Jacobs had fixed his body, but he realized the tech world was completely ignoring the unique, massive, and highly specific needs of the GLP-1 generation. Telehealth companies just want to sell you the drug forever. Traditional fitness apps are built for people who already know how to be fit.
Enter Jurni GLP.
If the medication changes your appetite, Jurni GLP is the app designed to change your behavior. Jacobs built it to be the ultimate behavioral companion for people on weight-loss shots. Its core philosophy is dead simple: GLP-1s make change possible; Jurni makes it permanent. Knowing that manual data entry is the death of all fitness apps, Jurni GLP is entirely voice-first. You just open the app and talk to it like a buddy.
“I’ll literally say, ‘I had a bacon, egg, and cheese for breakfast today,'” Jacobs explains. “The AI isn’t going to annoy me and ask, ‘How many eggs? What kind of bread?’ It just says, ‘Okay, great.’ It estimates it. That’s its job, not mine.”
Forget the glorified food diaries—Jurni GLP operates as a predictive health engine. It actively cross-references your injection schedule, hydration levels, food noise, and Apple Health data to anticipate the wild biological swings of the drug. Jacobs uses a recent trip to the airport as the perfect pitch for why this tech is necessary. After a weekend shot, he ate a tiny 200-calorie protein bar and rushed to LAX. By the time he hit security, he was dizzy, nauseous, and seeing stars.
He pulled out his phone and spoke into Jurni GLP, explaining his symptoms. “It instantly correlated the data: You took your shot yesterday, you only had 200 calories five hours ago, your blood sugar is tanking. Go get some sugar,” Jacobs says. He crushed a soda and a slice of pizza, and his body immediately regulated.
Because GLP-1s physically alter your body chemistry, people need real-time, actionable advice, not generic fitness platitudes. And they need a totally new lifestyle.
That’s why the next phase of Jurni GLP includes a highly curated marketplace. When you lose 50 pounds, nothing fits. But you don’t want to spend $100 on Lululemon shorts that will be too big in three weeks. Jurni GLP will surface affordable transition clothes, electrolyte powders when it notices you aren’t logging water, and protein supplements.
Eventually, Jurni GLP will expand into community features. Jacobs envisions an ecosystem that connects users for a 20-minute phone call while they both take a daily walk. He’s even half-joking (but mostly serious) about hosting exclusive nightlife events in LA where the only way to get in is to show your injector pen at the door.

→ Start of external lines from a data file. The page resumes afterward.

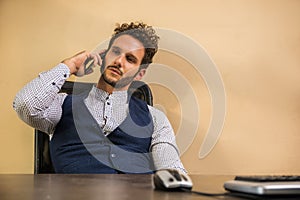 Businessman in his office talking on cell phone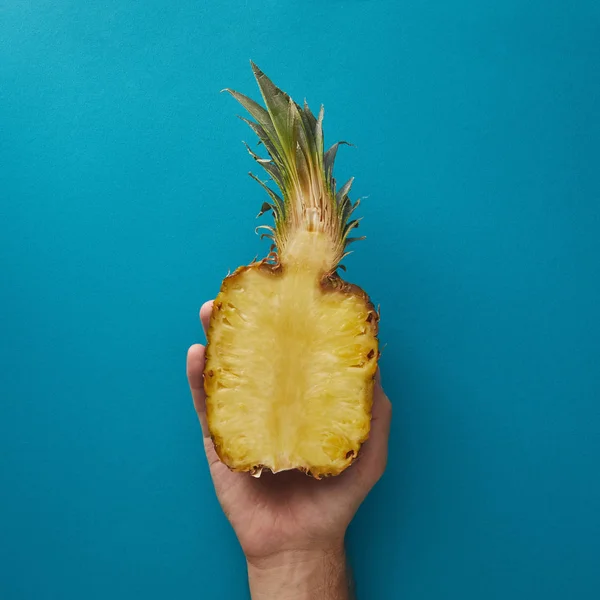 Cropped image of man holding half of ripe pineapple above blue surface — Stock Photo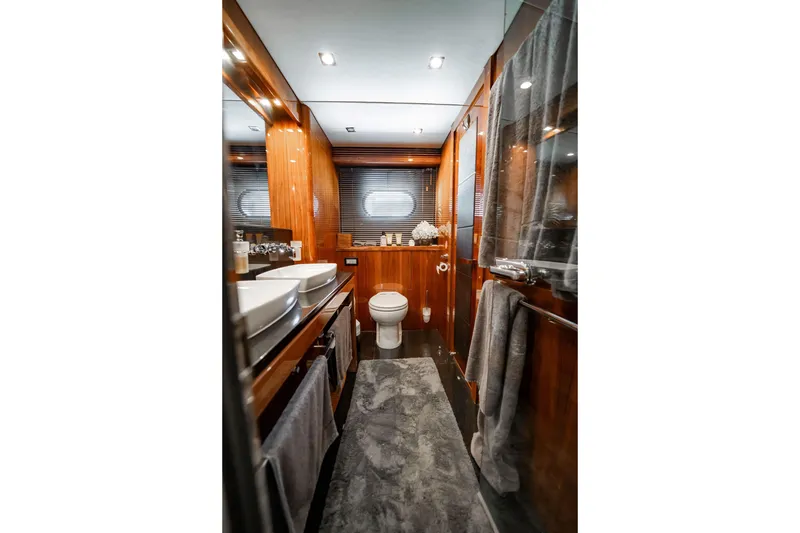 Slide: The Image of Luxurious bathroom interior of 2010 Sunseeker 34 Metre Yacht with elegant wood finishes. - 30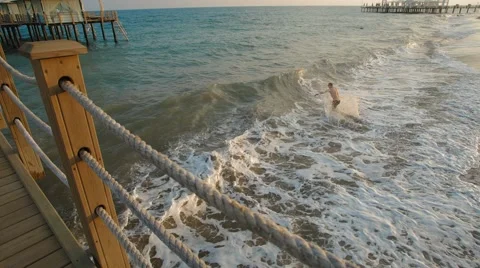 Young man running and jumping into the waves of the sea, resort Stock Footage 51253232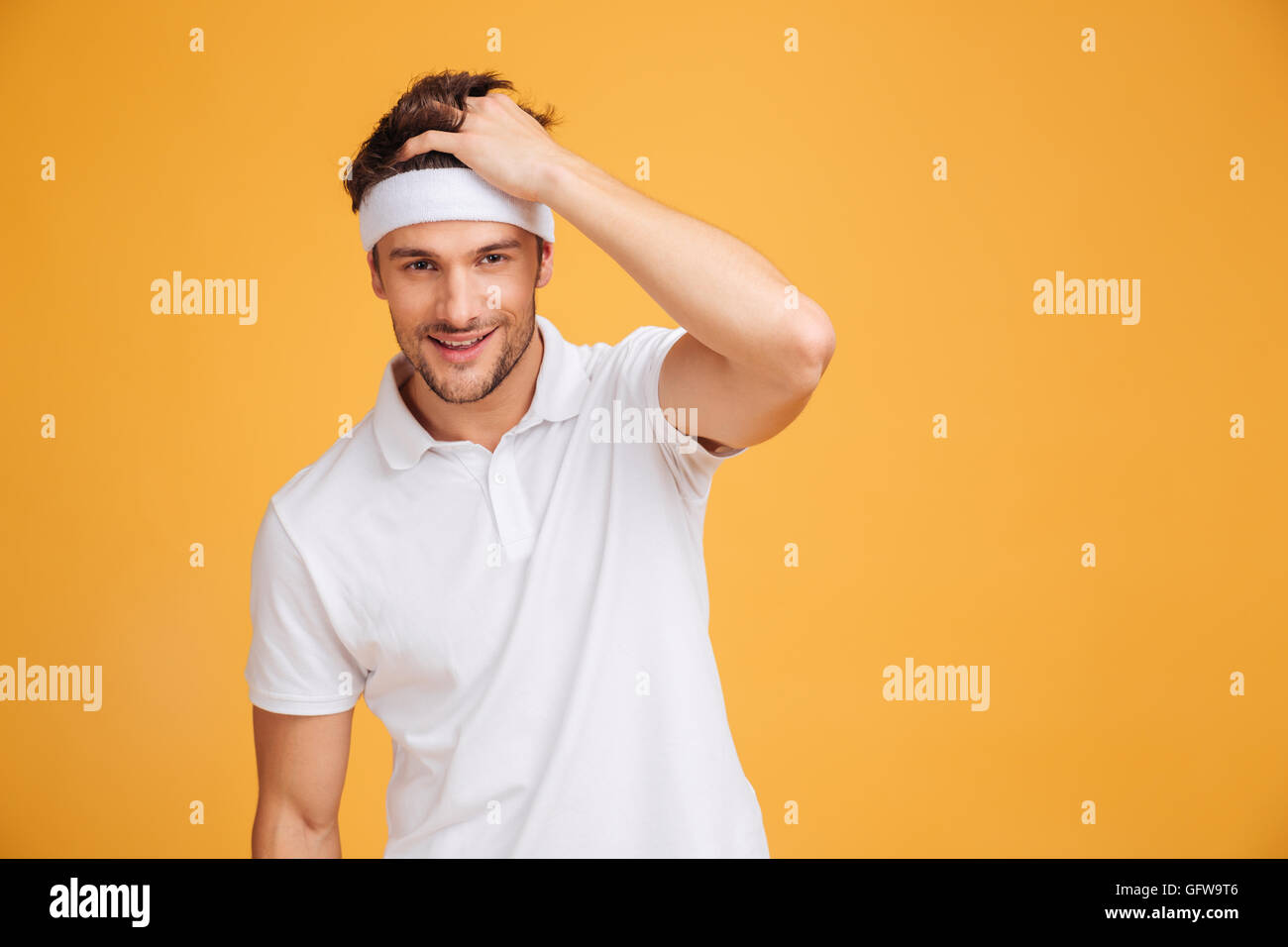 Portrait of smiling attractive young man athlete in headband over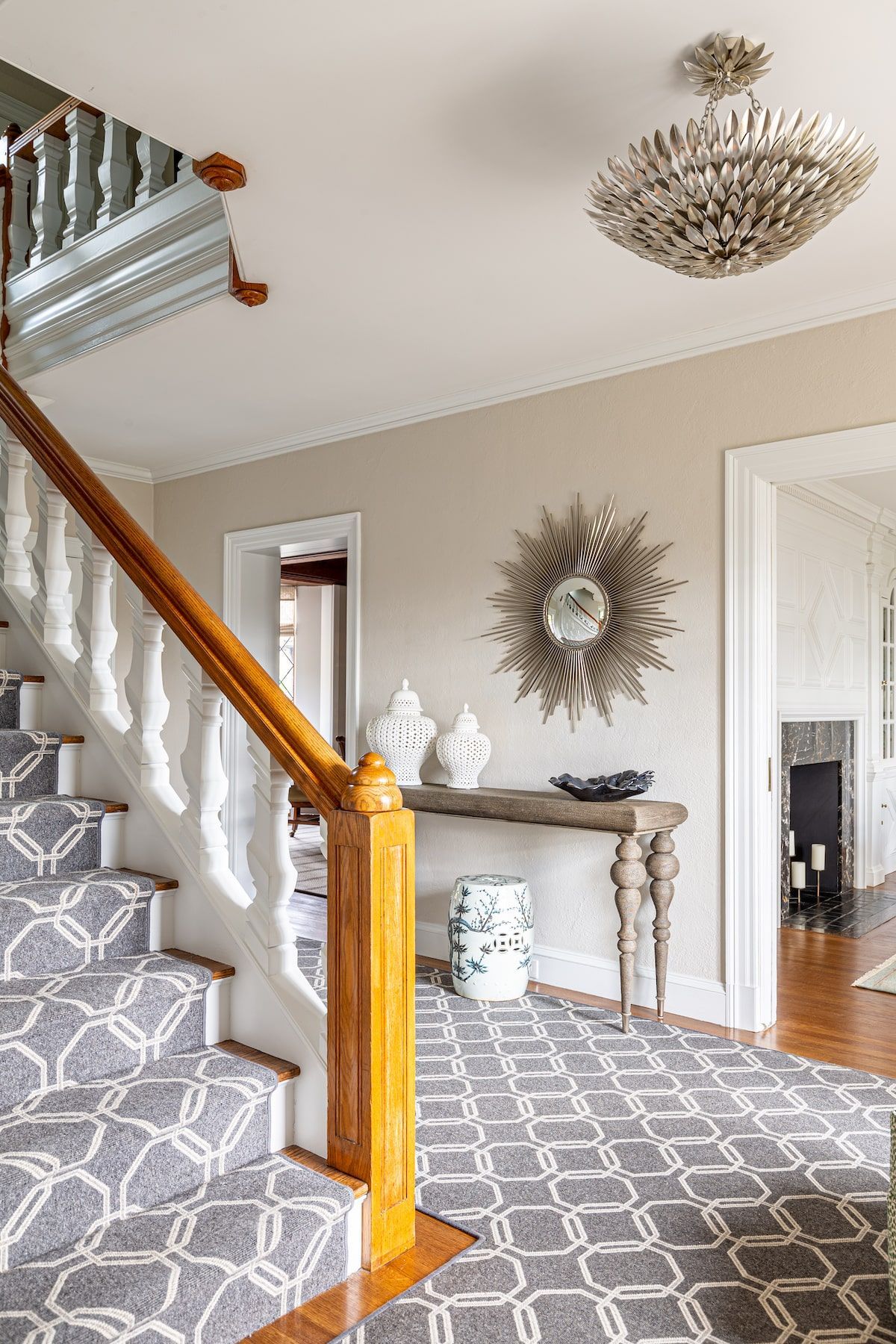 Staircase with patterned carpet, wooden railing, and console table with a sunburst mirror.
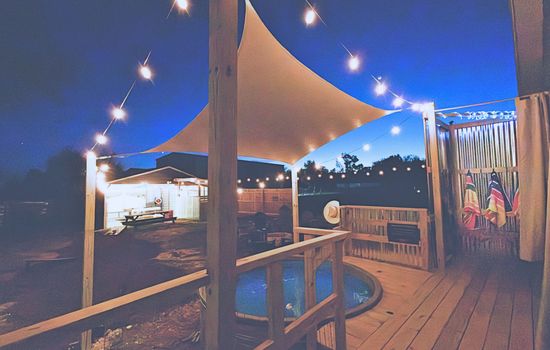 Private cowboy pool under the lights — soak, cool off, and unwind day or night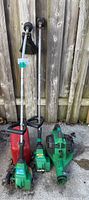 Two Featherlite yard tools and a red gas can positioned upright on concrete ground in front of a wooden fence.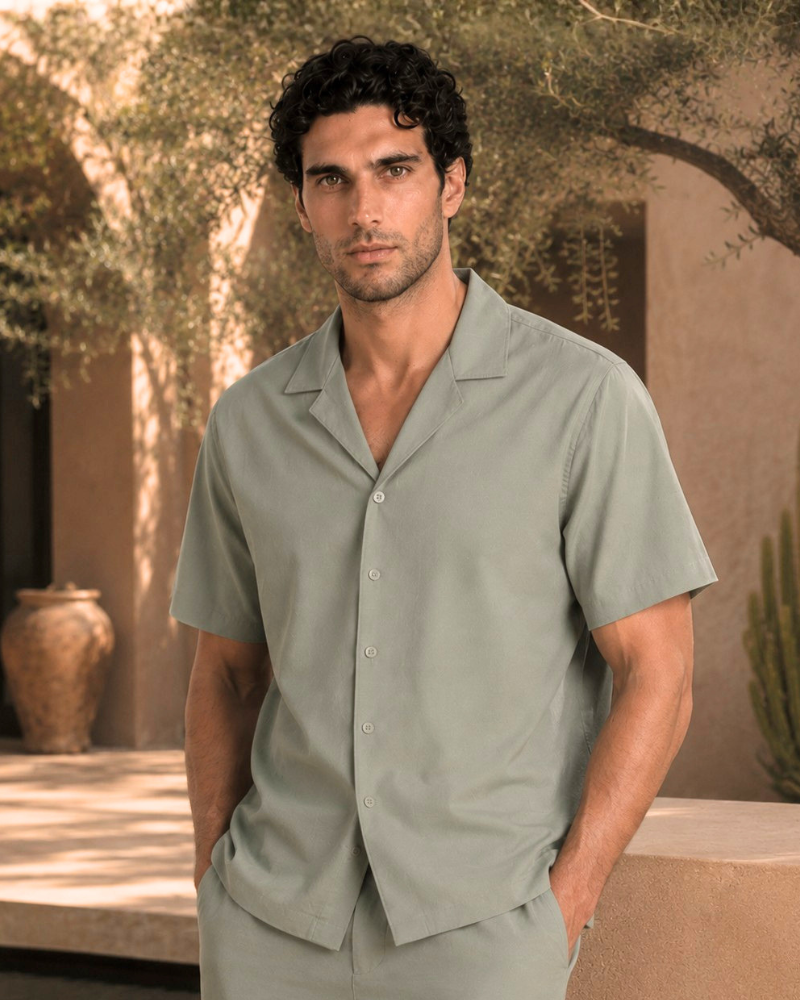 By Alden olive green short-sleeve camp collar shirt on male model, front view, upper body, outdoor beige background.
#Color_olive green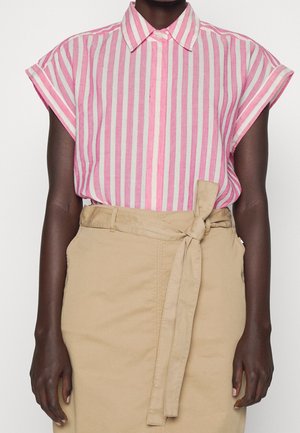 Persona vistiendo una camisa de manga corta con rayas verticales rosas y blancas, metida en una falda beige de cintura alta con cinturón anudado.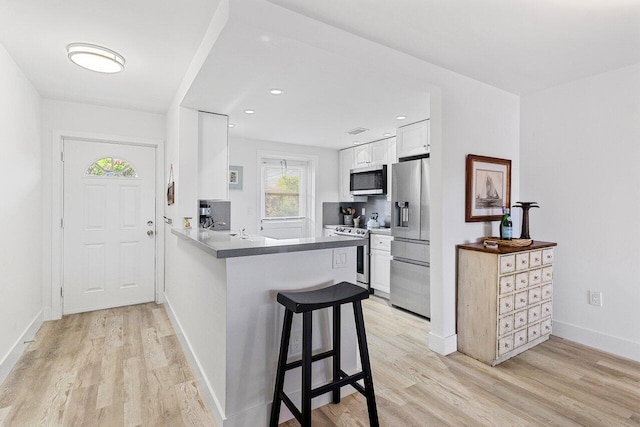 kitchen with light wood finished floors, a peninsula, white cabinetry, and stainless steel appliances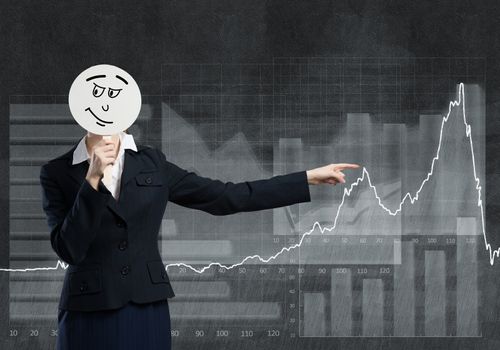 Businesswoman and graphs at background hiding her face behind mask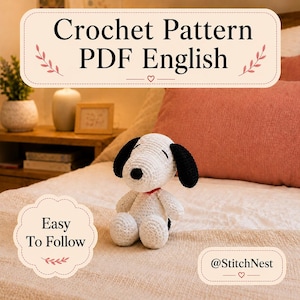 Könnte beinhalten: Ein weiß-schwarzes gehäkeltes Hunde-Spielzeug mit rotem Halsband. Das Bild enthält den Text Crochet Pattern PDF English, Easy To Follow und @StitchNest. Das Spielzeug hat einen runden Kopf, schwarze Schlappohren und eine kleine schwarze Nase.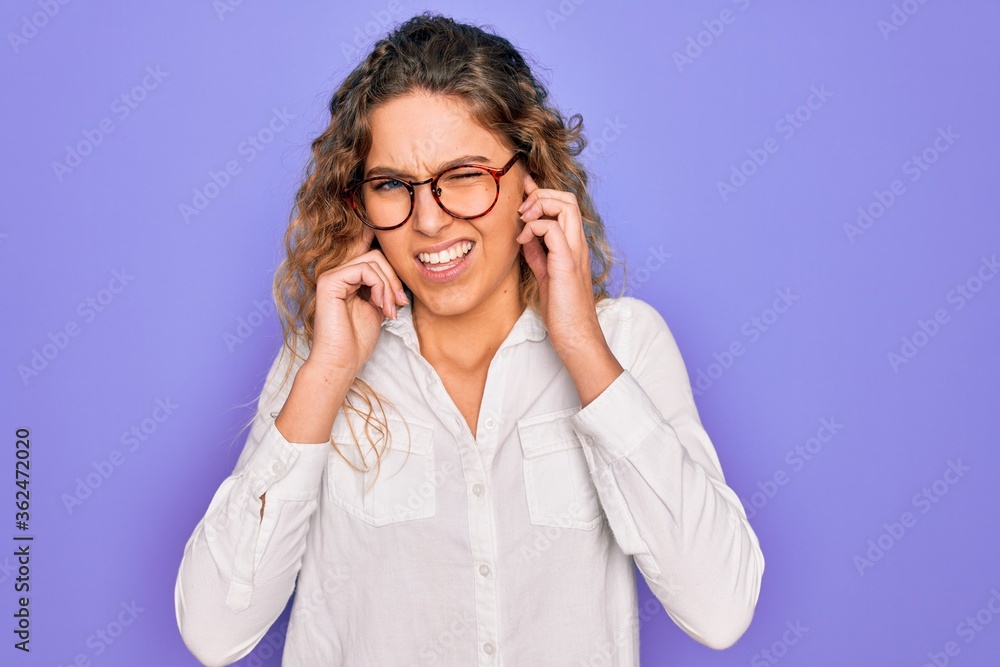 Young beautiful woman with blue eyes wearing casual shirt and glasses over purple background covering ears with fingers with annoyed expression for the noise of loud music. Deaf concept. Young beautiful woman with blue eyes wearing casual shirt and glasses over purple background covering ears with fingers with annoyed expression for the noise of loud music. Deaf concept.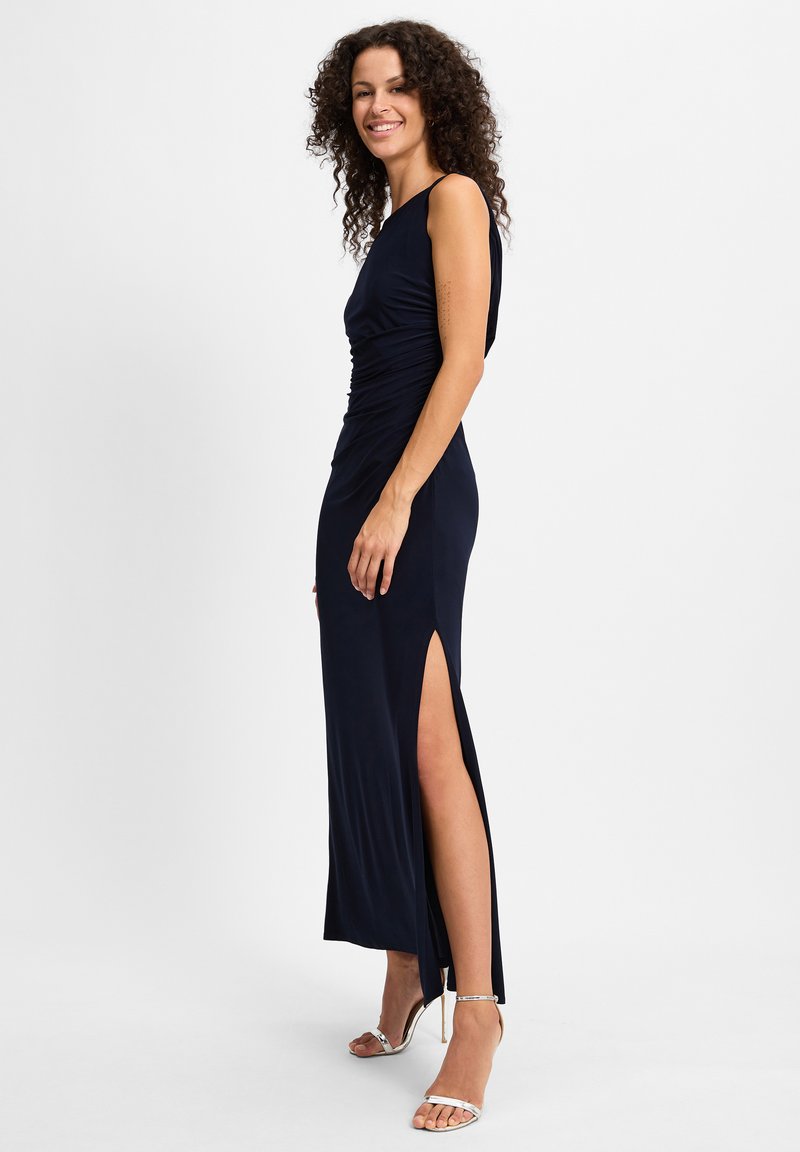 Femme dans une robe sans manches bleu marine avec une fente latérale haute, portant des sandales à talons hauts argentées, debout et souriant sur le côté.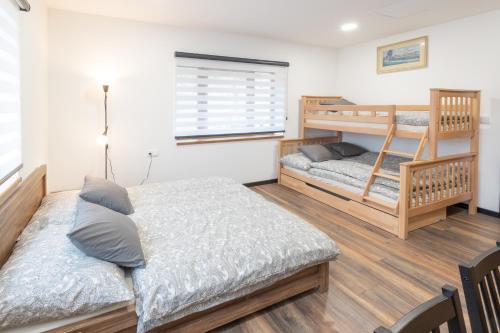 a bedroom with two bunk beds and a desk at Vila Máchovka in Nová Paka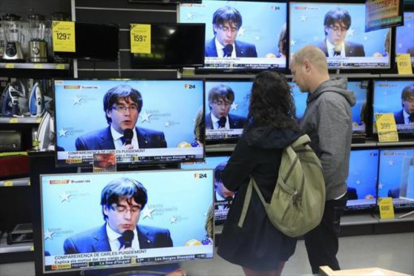 Una pareja sigue la rueda de prensa de Puigdemont en una tienda del Poblenou.-/ FERRAN NADEU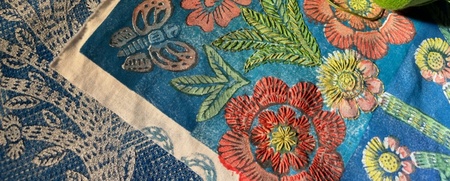 Färgglada broderade tyger med blommor och fåglar samt två rullar garn i rött och grönt.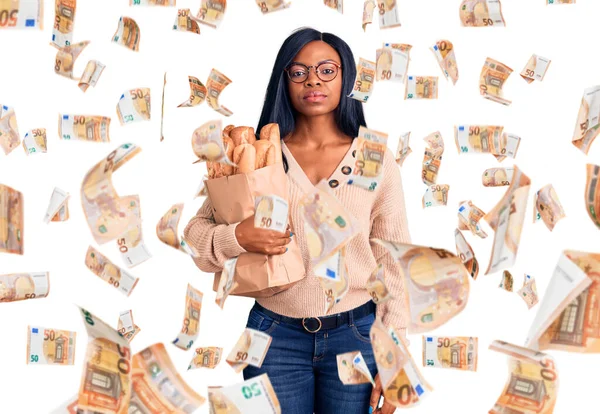 Young African American Woman Holding Paper Bag Bread Thinking Attitude — Stock Photo, Image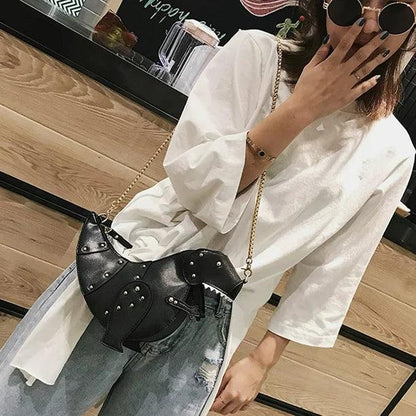 Frau mit schwarzer Dinosaurier-Handtasche aus Leder, goldene Kette, modisches Accessoire.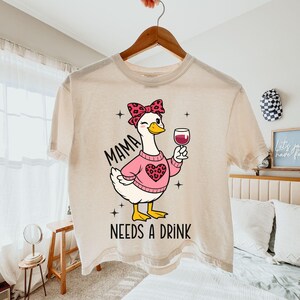 May include: Cream-colored t-shirt featuring a cartoon goose wearing a pink sweater with a heart design and a bow. The goose is holding a glass of red wine. Text on the shirt reads "MAMA NEEDS A DRINK".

There’s a fascinating psychological element to massive weight loss that Jacobs is deeply tapped into. It’s the body dysmorphia of shrinking out of your old life. Going from a size 36 waist to a 31. Walking into a store and instinctively grabbing an Extra-Large shirt, only to have the salesperson gently push you toward the Mediums.
“Mentally, your brain hasn’t caught up. You’re left behind in your former self,” Jacobs says. He points out that for years, he was the guy who would volunteer to take the group photo just so he didn’t have to be in it. Today? He’s actively booking photoshoots.
Jacobs eventually stopped taking Ozempic cold turkey. He hasn’t gained a pound back. And that is the ultimate thesis of Jurni GLP. It’s an app designed to be so effective at building new, compounding, daily habits that you eventually don’t need the drug at all. You just need the habits.
It perfectly encapsulates the wild, unpredictable, totally transformative era of the GLP-1. Zach Jacobs went through the fire, escaped the fat sand, and built the map for everyone else trying to find their way out.
Jurni GLP’s tagline is Don’t Just Lose, Find.
Because a GLP-1 journey isn’t just about losing weight, but finding a pathway to healthy, consistent habits.